Goodbye to Farmhouse Lab
Students Help State Dream Up Eastern Shore Field Station
As sea levels rise and land sinks, Maryland’s Eastern Shore is a prime place for scientific study—just not if a former chicken farm is your lab.
The Maryland Department of Natural Resources purchased the Drawbridge Farm, located on Monie Bay about seven miles west of Princess Anne, in 2011 to support research on the Chesapeake Bay National Estuarine Research Reserve. But after years of trekking to the isolated location and working in a farmhouse kitchen, state environmental officials are looking for a more functional field station.
Inspired by UMD’s “WaterShed” solar-powered home that won the 2011 U.S. Department of Energy Solar Decathlon (and featured wetlands to filter stormwater, a green roof and edible garden), they teamed up with a graduate design studio at the School of Architecture, Planning and Preservation to jumpstart the development process.
“None of us has ever built a house before,” said Jennifer Raulin, manager of the Chesapeake Bay National Estuarine Research Reserve. “Working with the design studio is helping us tease out what we really need.”
The class of 33 students will produce 17 proposals, said Julie Gabrielli, an architecture lecturer who teaches the course with Clinical Professor Amy Gardner and Lecturer Brittany Williams. In addition to visiting the site, students have been mentored by professional architects, engineers, climate experts and National Oceanic and Atmospheric Administration staff. The goal, Gabrielli said, is to teach them how to keep a project’s ambitions in balance with issues like remote location and the impact of sea level rise.
“It’s probably the first time they are exposed to hearing feedback from so many different individuals,” she said.
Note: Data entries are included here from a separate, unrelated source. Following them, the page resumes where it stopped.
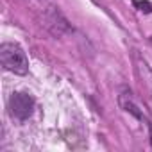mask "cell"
Here are the masks:
<instances>
[{
  "instance_id": "3",
  "label": "cell",
  "mask_w": 152,
  "mask_h": 152,
  "mask_svg": "<svg viewBox=\"0 0 152 152\" xmlns=\"http://www.w3.org/2000/svg\"><path fill=\"white\" fill-rule=\"evenodd\" d=\"M134 6H136V7H141V11H147V13L152 11V6L147 4V2H134Z\"/></svg>"
},
{
  "instance_id": "1",
  "label": "cell",
  "mask_w": 152,
  "mask_h": 152,
  "mask_svg": "<svg viewBox=\"0 0 152 152\" xmlns=\"http://www.w3.org/2000/svg\"><path fill=\"white\" fill-rule=\"evenodd\" d=\"M0 61H2V66L6 70L13 73H18V75L27 73V68H29L27 56L16 43H4L0 47Z\"/></svg>"
},
{
  "instance_id": "2",
  "label": "cell",
  "mask_w": 152,
  "mask_h": 152,
  "mask_svg": "<svg viewBox=\"0 0 152 152\" xmlns=\"http://www.w3.org/2000/svg\"><path fill=\"white\" fill-rule=\"evenodd\" d=\"M34 111V99L29 93H15L9 99V113L18 120H27Z\"/></svg>"
},
{
  "instance_id": "4",
  "label": "cell",
  "mask_w": 152,
  "mask_h": 152,
  "mask_svg": "<svg viewBox=\"0 0 152 152\" xmlns=\"http://www.w3.org/2000/svg\"><path fill=\"white\" fill-rule=\"evenodd\" d=\"M150 129H152V127H150Z\"/></svg>"
}]
</instances>
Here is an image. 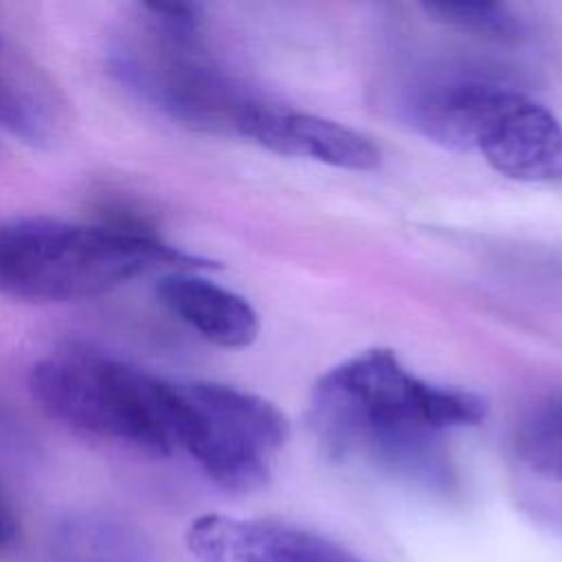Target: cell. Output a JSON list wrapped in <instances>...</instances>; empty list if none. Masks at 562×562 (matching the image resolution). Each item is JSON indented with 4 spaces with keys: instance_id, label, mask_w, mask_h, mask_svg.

The final result will be a blueprint to inform DNR as it proceeds with the project.
From its location in a floodplain to potential impact on sensitive wildlife, the project has a lot more questions to consider than other architecture exercises, said Zebi Brown, a master’s in architecture student taking the course. The class, she says, is showing the importance of actually visiting a site—how tall is “tall grass,” really?—and keeping end users in mind.
“It’s much more specific and has a lot more variables,” Brown said. “We haven’t had to put a fume hood in before.”